DESCRIPTION (provided by applicant): Anti-atherogenic functions of high-density lipoproteins (HDL) include mediation of reverse cholesterol transport and reduction of oxidation and inflammation. Mounting evidence supports the concept that dysfunctional HDL loses its beneficial properties and actually contributes to the development of atherosclerosis. The central theme of our PPG is that HDL function is a critical determinant of atherogenesis and cardiovascular risk in chronic human disease. The goal of our research is to define the mechanisms for HDL functional loss in three diseases associated with increased risk for atherosclerotic cardiovascular disease: Familial Hypercholesterolemia (FH), Chronic Kidney Disease (CKD) and Rheumatoid Arthritis (RA).
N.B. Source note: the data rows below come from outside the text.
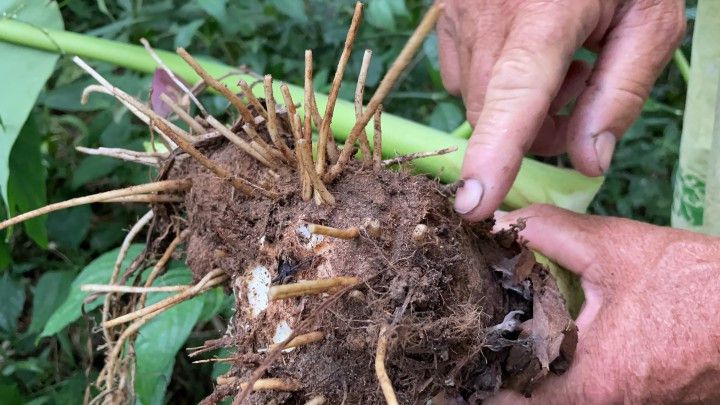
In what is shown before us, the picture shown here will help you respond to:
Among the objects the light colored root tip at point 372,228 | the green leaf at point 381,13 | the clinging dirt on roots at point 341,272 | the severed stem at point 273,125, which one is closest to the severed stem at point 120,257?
the clinging dirt on roots at point 341,272

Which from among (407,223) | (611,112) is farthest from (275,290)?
(611,112)

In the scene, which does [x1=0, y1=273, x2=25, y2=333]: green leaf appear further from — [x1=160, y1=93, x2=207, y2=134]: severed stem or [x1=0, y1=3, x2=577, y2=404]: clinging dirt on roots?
[x1=160, y1=93, x2=207, y2=134]: severed stem

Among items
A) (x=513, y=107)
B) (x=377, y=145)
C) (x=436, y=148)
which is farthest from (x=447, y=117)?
(x=377, y=145)

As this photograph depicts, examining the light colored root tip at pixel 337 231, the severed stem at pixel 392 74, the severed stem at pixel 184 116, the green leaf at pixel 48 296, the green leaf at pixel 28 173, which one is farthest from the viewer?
the green leaf at pixel 48 296

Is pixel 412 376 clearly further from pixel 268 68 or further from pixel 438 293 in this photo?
pixel 268 68

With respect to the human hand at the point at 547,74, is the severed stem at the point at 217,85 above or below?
above

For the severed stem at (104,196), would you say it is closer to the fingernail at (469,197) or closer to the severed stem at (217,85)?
the severed stem at (217,85)

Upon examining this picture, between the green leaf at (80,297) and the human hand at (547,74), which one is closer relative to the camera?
the human hand at (547,74)

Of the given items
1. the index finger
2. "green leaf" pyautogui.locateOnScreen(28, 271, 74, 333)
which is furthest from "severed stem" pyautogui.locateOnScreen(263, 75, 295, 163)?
"green leaf" pyautogui.locateOnScreen(28, 271, 74, 333)
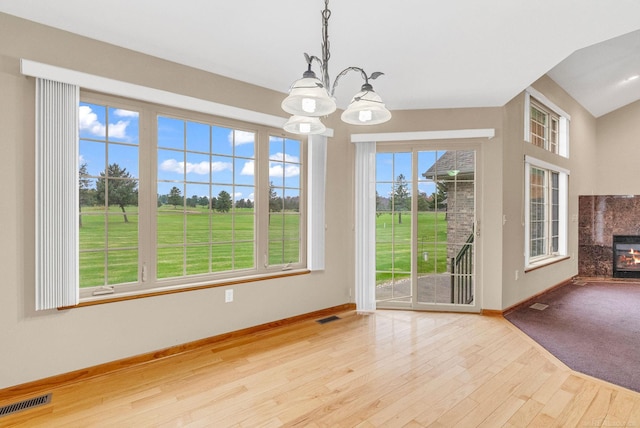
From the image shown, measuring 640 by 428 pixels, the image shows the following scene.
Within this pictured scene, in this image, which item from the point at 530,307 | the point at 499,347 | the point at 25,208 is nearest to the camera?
the point at 25,208

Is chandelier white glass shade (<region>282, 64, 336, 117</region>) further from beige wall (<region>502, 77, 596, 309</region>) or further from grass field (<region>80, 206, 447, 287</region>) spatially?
beige wall (<region>502, 77, 596, 309</region>)

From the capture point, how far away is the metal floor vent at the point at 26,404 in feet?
6.66

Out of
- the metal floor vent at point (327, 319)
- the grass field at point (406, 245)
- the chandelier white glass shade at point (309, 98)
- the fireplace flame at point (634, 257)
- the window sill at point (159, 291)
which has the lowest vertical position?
the metal floor vent at point (327, 319)

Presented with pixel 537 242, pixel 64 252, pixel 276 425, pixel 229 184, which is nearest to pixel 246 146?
pixel 229 184

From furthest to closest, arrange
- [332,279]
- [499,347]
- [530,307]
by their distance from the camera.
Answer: [530,307] < [332,279] < [499,347]

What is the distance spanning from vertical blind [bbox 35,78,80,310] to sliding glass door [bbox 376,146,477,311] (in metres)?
3.18

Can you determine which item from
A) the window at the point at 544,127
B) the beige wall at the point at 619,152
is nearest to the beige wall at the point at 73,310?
the window at the point at 544,127

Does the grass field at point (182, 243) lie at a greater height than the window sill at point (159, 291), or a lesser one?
greater

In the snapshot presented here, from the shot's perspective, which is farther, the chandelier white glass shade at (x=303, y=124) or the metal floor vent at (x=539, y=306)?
the metal floor vent at (x=539, y=306)

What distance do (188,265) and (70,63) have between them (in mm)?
1903

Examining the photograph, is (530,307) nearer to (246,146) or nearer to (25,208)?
(246,146)

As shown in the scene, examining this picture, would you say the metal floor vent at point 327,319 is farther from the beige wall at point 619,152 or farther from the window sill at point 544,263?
the beige wall at point 619,152

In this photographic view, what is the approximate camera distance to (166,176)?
2.92 metres

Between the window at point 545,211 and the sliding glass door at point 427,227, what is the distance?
129 centimetres
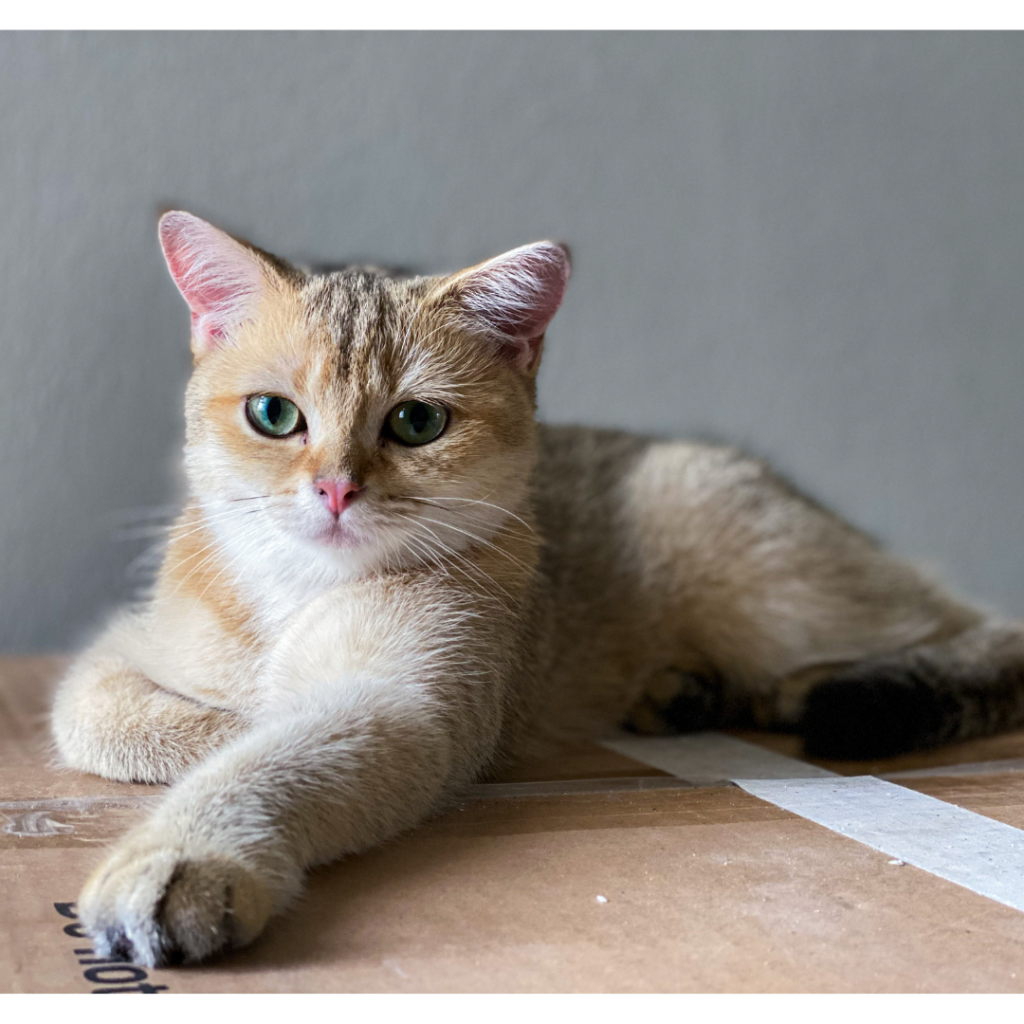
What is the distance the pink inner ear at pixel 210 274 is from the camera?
1.71m

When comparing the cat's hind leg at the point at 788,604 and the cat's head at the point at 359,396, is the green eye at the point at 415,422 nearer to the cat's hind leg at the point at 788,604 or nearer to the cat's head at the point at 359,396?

A major hypothesis of our proposal is that inflammation and oxidative stress impair HDL function. Plasma levels of F2-isoprostanes (F2-lsoP) are accurate in vivo markers of lipid peroxidation. Interestingly, HDL is the main carrier of F2-lsoP in plasma. Our studies in RA subjects suggest that F2-lsoP may be a biomarker for HDL function. Isolevuglandins (IsoLG) are a group of highly reactive mediators of oxidative damage that are formed as products of the IsoP pathway. We will examine the novel hypothesis that IsoLG forms adducts to HDL proteins and lipids, impairing HDL function. Subjects with FH have elevated levels of F2-lsoP and IsoLG protein adducts in their HDL and strikingly impaired anti-inflammatory HDL function. Chronic kidney disease (CKD) has been associated with increased plasma F2-lsoP levels and reduced cholesterol efflux capacity of HDL isolated from subjects with ESRD. HDL is also the major carrier of microRNAs (miRNAs) in plasma and delivers them to cells impacting gene expression. We will examine the novel hypothesis that the HDL-miRNA profile differs with disease state is altered by oxidative stress, and impacts HDL function. Projects 1 and 2 will examine mechanisms of dysfunctional HDL formation in FH and CKD, respectively. Project 3 will examine the impact of IsoP products on HDL function. The projects will rely heavily on Cores providing assays for HDL function, isoprostane products, miRNAs and bioinformatics. Ultimately, we aim to develop novel biomarkers and therapeutic approaches for dysfunctional HDL, shifting the clinical paradigm.

描述（由申请人提供）： 高密度脂蛋白 (HDL) 的抗动脉粥样硬化功能包括介导胆固醇反向转运以及减少氧化和炎症。越来越多的证据支持这样的观点：功能失调的高密度脂蛋白会失去其有益特性，实际上会导致动脉粥样硬化的发展。我们 PPG 的中心主题是 HDL 功能是人类慢性疾病中动脉粥样硬化形成和心血管风险的关键决定因素。我们研究的目标是确定三种与动脉粥样硬化性心血管疾病风险增加相关的疾病中 HDL 功能丧失的机制：家族性高胆固醇血症 (FH)、慢性肾脏病 (CKD) 和类风湿性关节炎 (RA)。我们提议的一个主要假设是炎症和氧化应激会损害高密度脂蛋白功能。 F2-异前列腺素 (F2-lsoP) 的血浆水平是体内脂质过氧化的准确标记。有趣的是，HDL是血浆中F2-lsoP的主要载体。我们对 RA 受试者的研究表明，F2-lsoP 可能是 HDL 功能的生物标志物。异黄兰素 (IsoLG) 是一组高反应性氧化损伤介质，作为 IsoP 途径的产物形成。我们将研究 IsoLG 与 HDL 蛋白质和脂质形成加合物，从而损害 HDL 功能的新假设。 FH 受试者的 HDL 中 F2-lsoP 和 IsoLG 蛋白加合物水平升高，且抗炎 HDL 功能显着受损。慢性肾病 (CKD) 与 ESRD 患者血浆 F2-lsoP 水平升高和 HDL 胆固醇流出能力降低有关。 HDL 也是血浆中 microRNA (miRNA) 的主要载体，并将它们传递到影响基因表达的细胞。我们将研究新的假设，即 HDL-miRNA 谱随疾病状态而变化，氧化应激会改变疾病状态，并影响 HDL 功能。项目 1 和 2 将分别研究 FH 和 CKD 中 HDL 形成功能障碍的机制。项目 3 将研究 IsoP 产品对 HDL 功能的影响。这些项目将严重依赖提供 HDL 功能、异前列烷产品、miRNA 和生物信息学检测的 Cores。最终，我们的目标是开发针对功能失调的 HDL 的新型生物标志物和治疗方法，从而改变临床范式。